### Exercise aim:
Which lines below contain "upsell"? Pull them out.

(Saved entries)
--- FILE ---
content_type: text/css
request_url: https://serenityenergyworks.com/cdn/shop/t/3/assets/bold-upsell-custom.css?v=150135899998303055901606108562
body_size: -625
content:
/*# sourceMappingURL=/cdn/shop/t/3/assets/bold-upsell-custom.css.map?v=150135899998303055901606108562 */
--
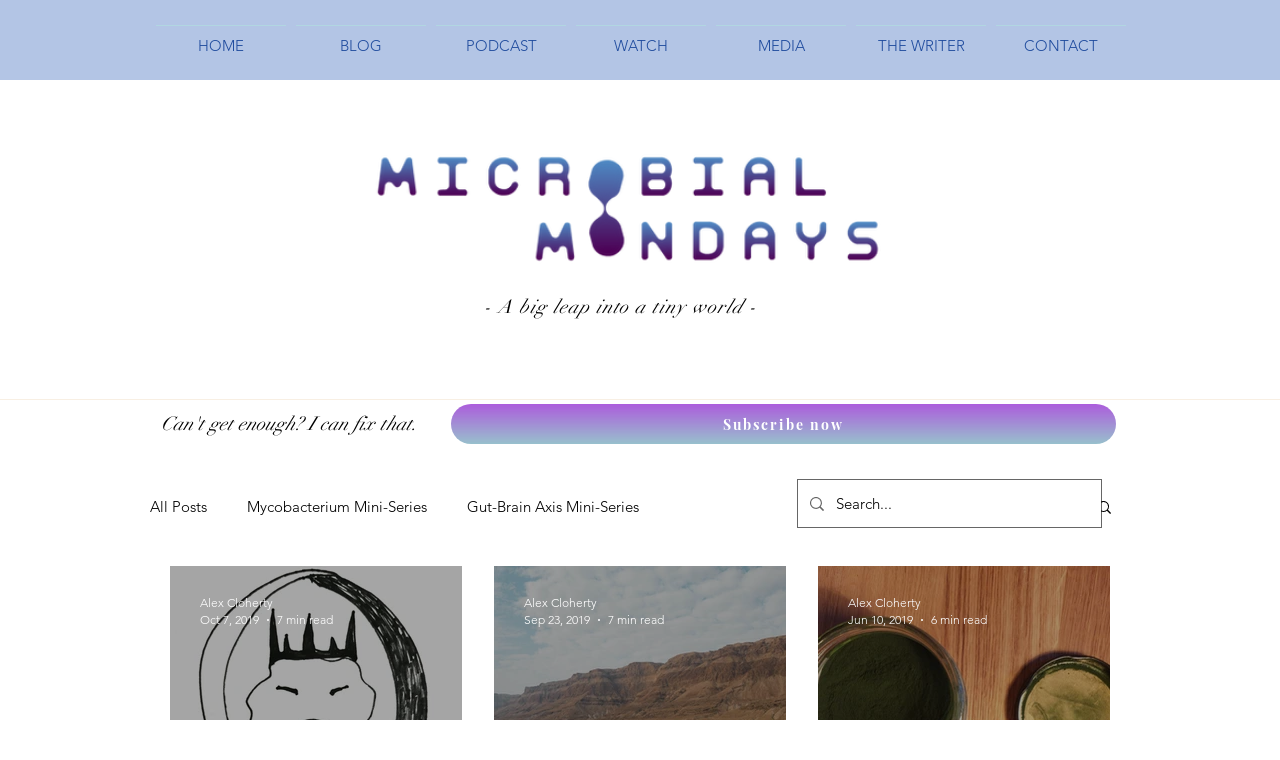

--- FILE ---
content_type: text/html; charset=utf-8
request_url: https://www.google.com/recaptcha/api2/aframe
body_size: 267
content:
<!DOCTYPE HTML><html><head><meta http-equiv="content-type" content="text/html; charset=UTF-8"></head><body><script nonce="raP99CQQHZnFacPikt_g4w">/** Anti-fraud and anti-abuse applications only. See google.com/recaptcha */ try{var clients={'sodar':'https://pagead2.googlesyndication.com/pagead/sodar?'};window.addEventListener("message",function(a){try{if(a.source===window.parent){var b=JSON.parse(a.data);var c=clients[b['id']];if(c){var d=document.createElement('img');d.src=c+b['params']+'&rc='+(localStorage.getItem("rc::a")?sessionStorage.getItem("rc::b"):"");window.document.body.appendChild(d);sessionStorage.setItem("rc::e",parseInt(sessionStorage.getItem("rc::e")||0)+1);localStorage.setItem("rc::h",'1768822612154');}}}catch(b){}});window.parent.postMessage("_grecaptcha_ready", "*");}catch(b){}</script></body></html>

### Task result:
request_url: https://serenityenergyworks.com/cdn/shop/t/3/assets/bold-upsell-custom.css?v=150135899998303055901606108562
/*# sourceMappingURL=/cdn/shop/t/3/assets/bold-upsell-custom.css.map?v=150135899998303055901606108562 */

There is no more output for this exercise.